# Shabess



## danir (Jan 26, 2007)

This is something that happens every Friday in the Market in Jerusalem.
About an hour before dark (when it becomes sabath), A group of ultra orthodox jews come to the market to make all the merchants close their stores. They blow their horns and make a lot of noise, and tell everyone to hurry.







Dani


----------



## just x joey (Jan 26, 2007)

need more contrast and mayeb sum more detail? try burnign and dodgeing


----------



## danir (Jan 26, 2007)

Thanks just x joey. I'm just begining to learn the possibilities of post processing.
Dani.


----------



## LaFoto (Jan 27, 2007)

Yes, it is quite quite grey, but the scene as you captured it is interesting, something I would not normally see ever in my life, so it has a photojournalistic quality to it, and I like to also hear your story about it. And learn the name for this. "Shabess". 

That one guy does not look too happy about the noise .


----------



## danir (Jan 27, 2007)

Thanks Corina for your interest. 'Shabess' is the Yidish word for Sabath or Saterday. In this day Jews (the religious ones) are not supposed to work (and that includes driving, using electrical appliances, lighting fire etc.), so these guys try to force the market to be closed on time an hour before 3 stars are seen.
It is actually a funny show because although the merchants do close their shops on time (most of them being half religious themselves), they do mock the intruders.
Dani


----------

• Questions
a. Answer these from the Shabess thread, one per line:
(i) In which city's market does the Friday scene take place?
(ii) About how long before dark does the group of ultra orthodox jews arrive?
(iii) How do the merchants respond to the intruders?
b. According to the Shabess thread, what are religious Jews not supposed to do on that day? List every activity it names.

• Data section
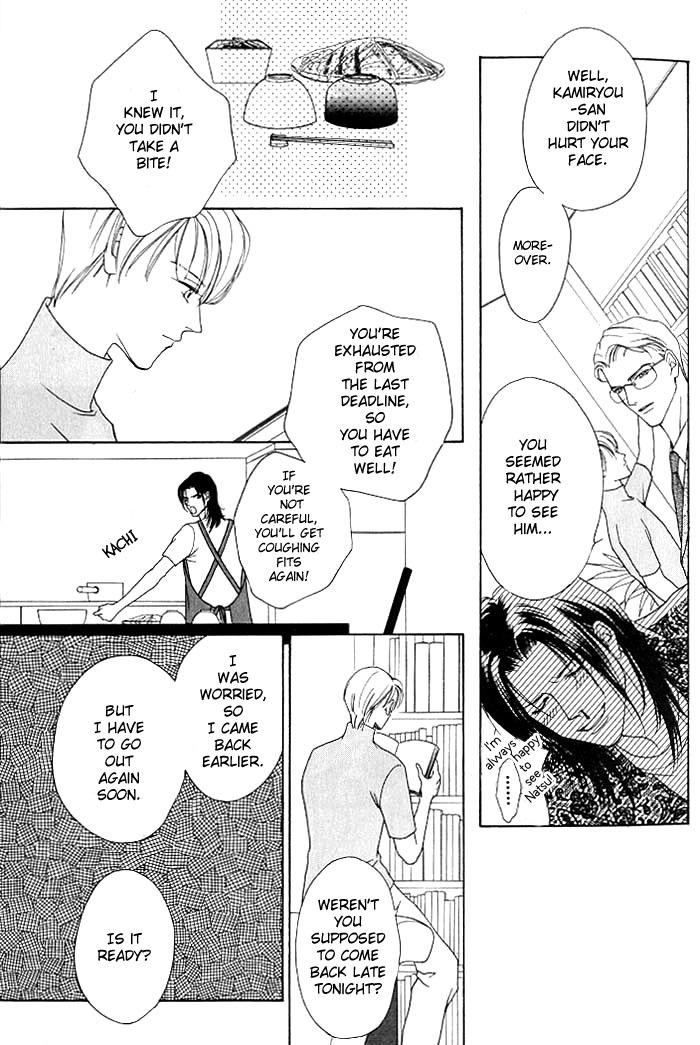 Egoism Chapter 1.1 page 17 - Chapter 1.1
...
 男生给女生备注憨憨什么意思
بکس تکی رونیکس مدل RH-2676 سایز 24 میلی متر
--
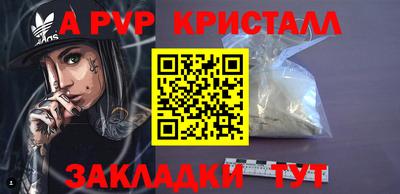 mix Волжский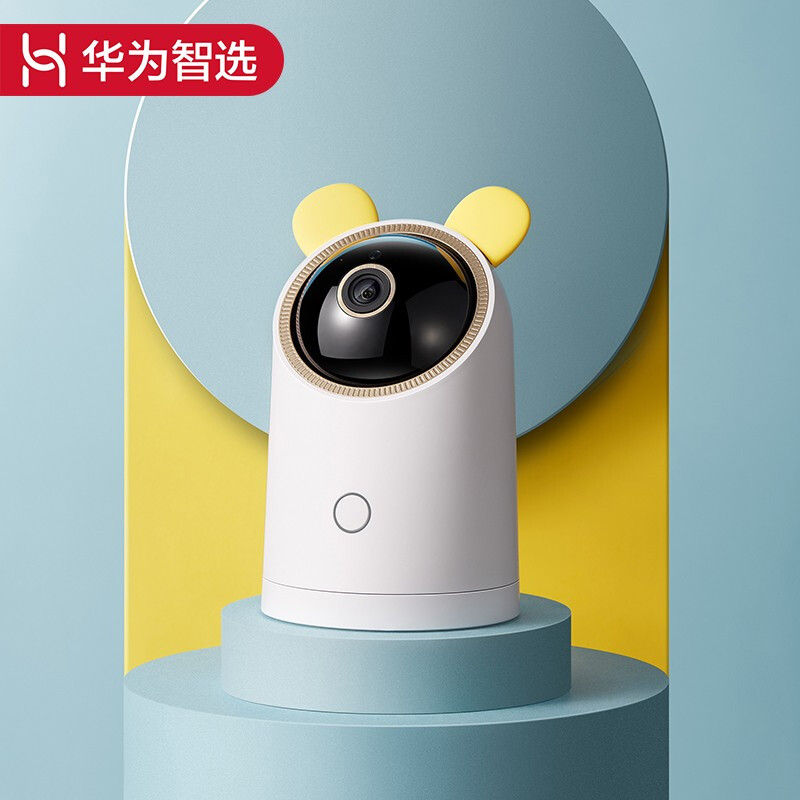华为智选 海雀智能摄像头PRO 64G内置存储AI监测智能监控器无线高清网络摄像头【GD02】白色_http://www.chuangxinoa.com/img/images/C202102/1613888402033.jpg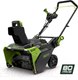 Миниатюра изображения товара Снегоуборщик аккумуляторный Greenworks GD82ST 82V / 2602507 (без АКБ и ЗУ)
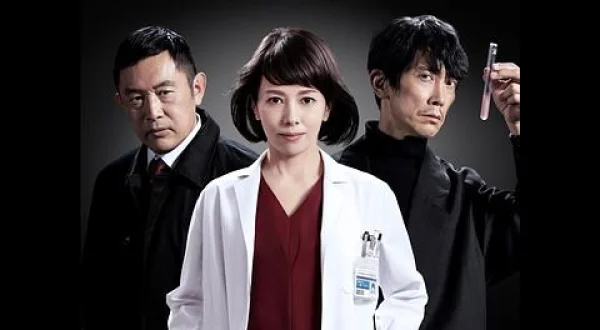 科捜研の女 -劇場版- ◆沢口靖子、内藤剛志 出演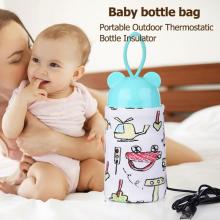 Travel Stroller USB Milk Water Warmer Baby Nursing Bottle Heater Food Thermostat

• List of answers
a.
(i) The scene takes place in the market in Jerusalem.
(ii) The group arrives about an hour before dark.
(iii) The merchants close their shops on time, but they mock the intruders.

b.
The thread names these activities:
- work
- driving
- using electrical appliances
- lighting fire